IsWebScrapingLegal

Is Web Scraping Legal?

Web scraping publicly available data is generally legal in the US after the hiQ v. LinkedIn ruling. However, you must respect robots.txt, Terms of Service, copyright, and data privacy laws like GDPR and CCPA.

Based on analysis of 30+ court cases, regulatory guidance from 10+ jurisdictions, and legal frameworks governing web scraping as of 2025–2026.

The legality of web scraping depends on what you scrape, how you scrape it, and what you do with the data. In the United States, the landmark hiQ Labs v. LinkedIn case (2022) established that scraping publicly available data does not violate the Computer Fraud and Abuse Act (CFAA). This was a major win for web scraping, but it doesn't make all scraping legal — scraping behind login walls, ignoring rate limits, or violating Terms of Service can still create legal liability.

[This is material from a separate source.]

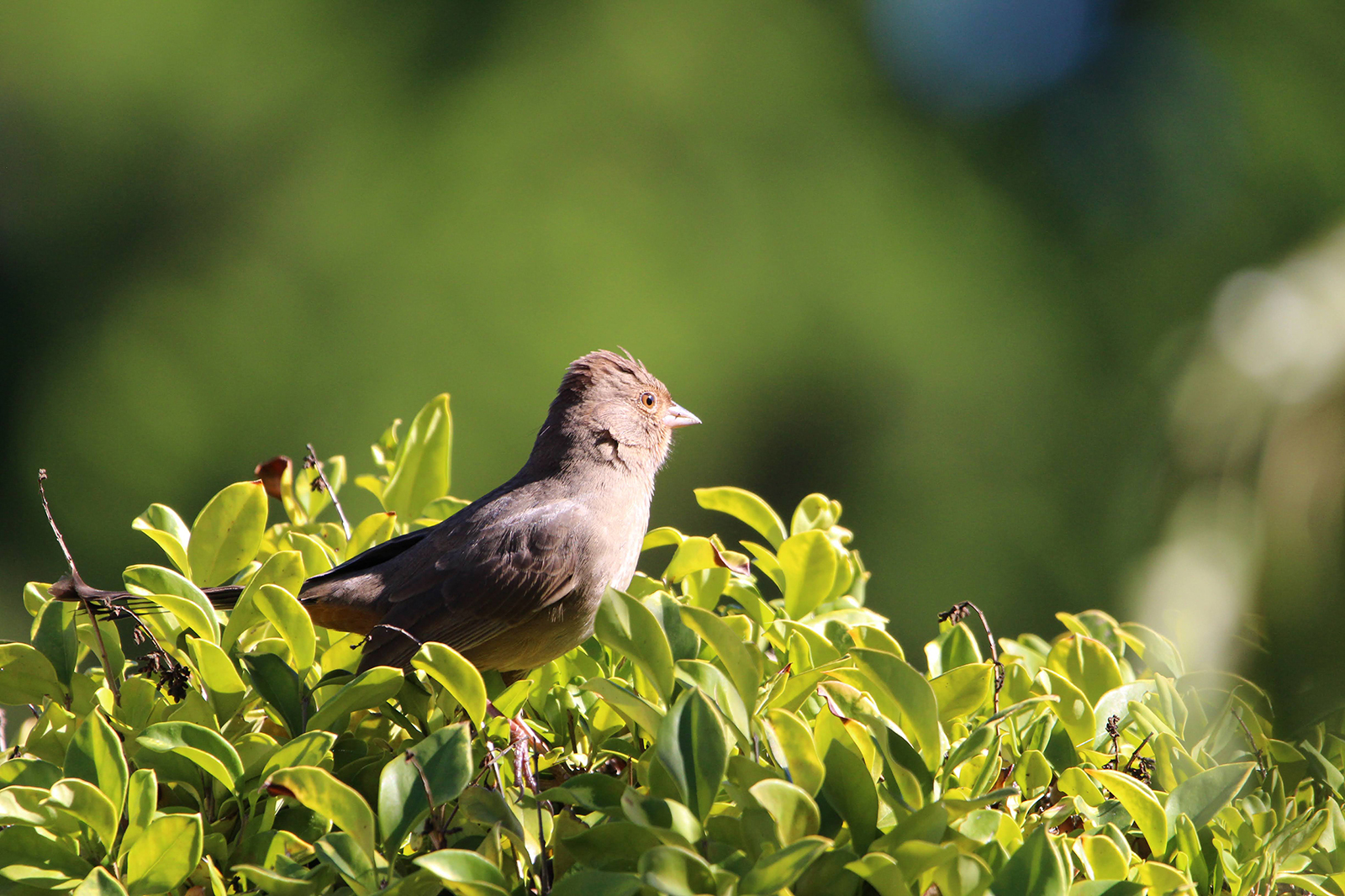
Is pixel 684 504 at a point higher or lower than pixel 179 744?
lower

In Europe, GDPR adds an additional layer: scraping personal data (names, emails, IP addresses) requires a lawful basis such as legitimate interest, and you must comply with data subject rights including the right to erasure. The CCPA in California has similar provisions for California residents. Beyond privacy law, copyright can apply when you scrape and republish substantial portions of someone else's original content.

For businesses that need to scrape data for sales intelligence, market research, or lead generation, tools like Sales.co provide compliant data collection with built-in respect for robots.txt, rate limiting, and privacy regulations — so you can access the data you need without legal risk.

Web Scraping Legality by Jurisdiction

Jurisdiction Key Law Public Data Scraping Key Restriction
United States CFAA + hiQ ruling Generally legal No bypassing access controls
European Union GDPR + Database Directive Conditional Personal data needs lawful basis
United Kingdom UK GDPR + CMA 1990 Conditional No unauthorized computer access
Australia Privacy Act + Copyright Act Conditional Copyright on substantial collections
California CCPA/CPRA Conditional Consumer data opt-out rights
Canada PIPEDA + Copyright Act Conditional Personal info needs consent or exception

More Web Scraping Legality Questions

Is it legal to scrape LinkedIn?

Scraping public LinkedIn profiles while logged out does not violate the CFAA under hiQ v. LinkedIn — but logged-in scraping breaches LinkedIn's User Agreement, which is how hiQ ultimately lost its case. Read the full analysis →

Is web scraping legal for AI training?

It is unsettled in the US — NYT v. OpenAI and parallel copyright suits are still being litigated. The EU permits commercial text and data mining unless the rightsholder opts out in a machine-readable way. Read the full analysis →

Do you need permission to scrape a website?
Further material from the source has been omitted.